*** Selected excerpt ***

Just wondering is anyone else sick of crows and magpies.

 

I've got a beautiful back yard , It's got a big pond and waterfall with lots of grass and rock work. I have about 10 bird feeders out there too. But for the life of me alls that comes to my yard is crows and magpies its sad no little songbirds of any kind except pieces of them left all over my waterfall rocks and am sick of it.

 

Garbage day is really nice with a murder of about 40 crows sitting up shop across the close from us. Anybody know anything that will keep them away because am about ready to stick the barrel of my 7MM out my window even though I live in the middle of suburbia.

 

How stupid are these people that run our government anyways I remember as a kid you would never see crows or magpies in towns because they knew to stay away from people. we used to hunt them for a bounty actually.

*** Stored data ***

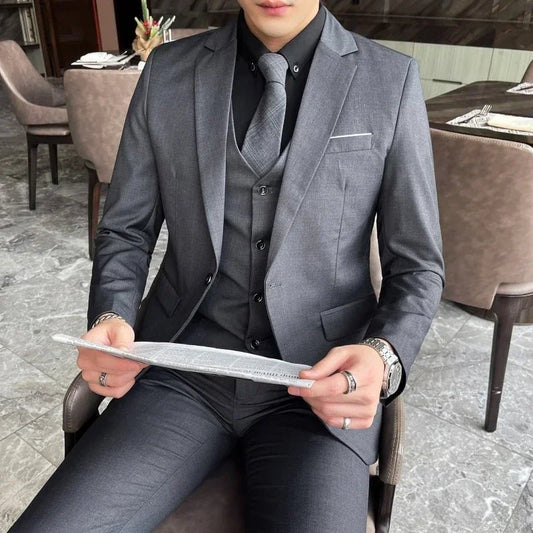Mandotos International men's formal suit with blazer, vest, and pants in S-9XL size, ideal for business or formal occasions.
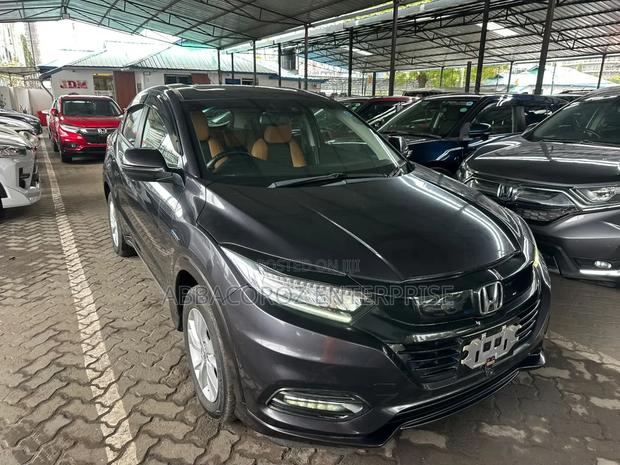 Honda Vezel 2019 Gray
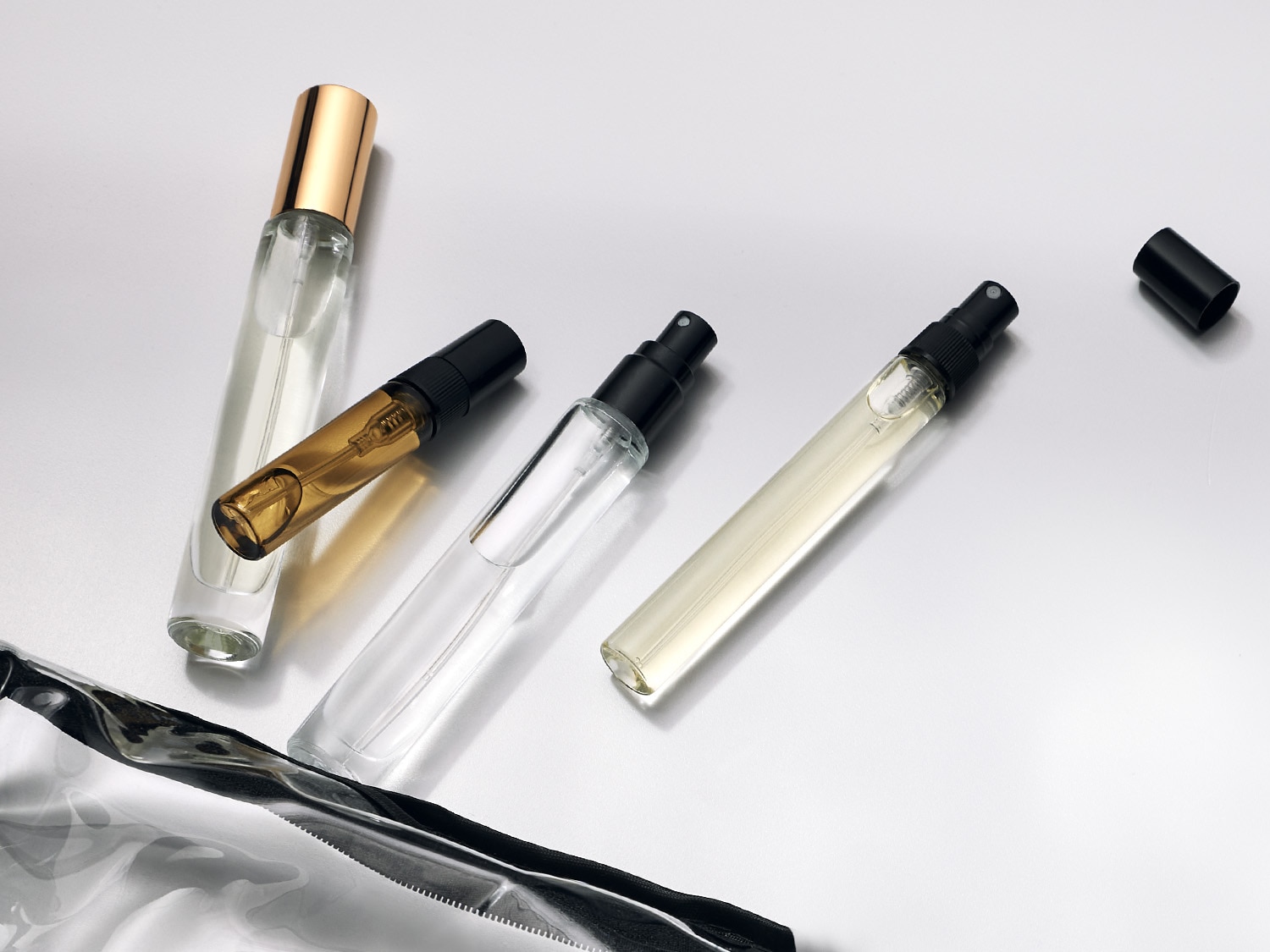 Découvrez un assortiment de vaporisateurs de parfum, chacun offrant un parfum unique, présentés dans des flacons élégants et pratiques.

***
*** Stored data ***

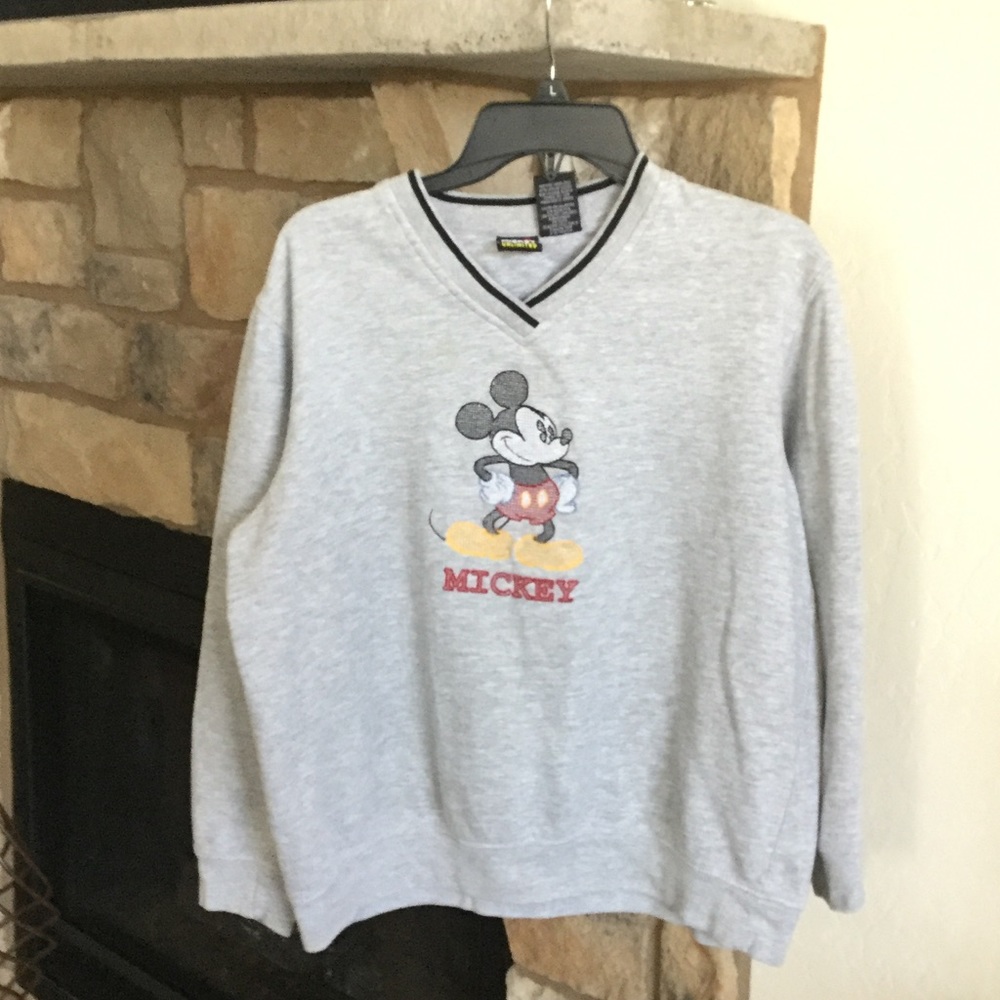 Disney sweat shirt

***

__Aim of the task__
Reproduce the passage of the post about crows and magpies above, from "I've got a beautiful" to "sick of it.".

__Worked solution__
I've got a beautiful back yard , It's got a big pond and waterfall with lots of grass and rock work. I have about 10 bird feeders out there too. But for the life of me alls that comes to my yard is crows and magpies its sad no little songbirds of any kind except pieces of them left all over my waterfall rocks and am sick of it.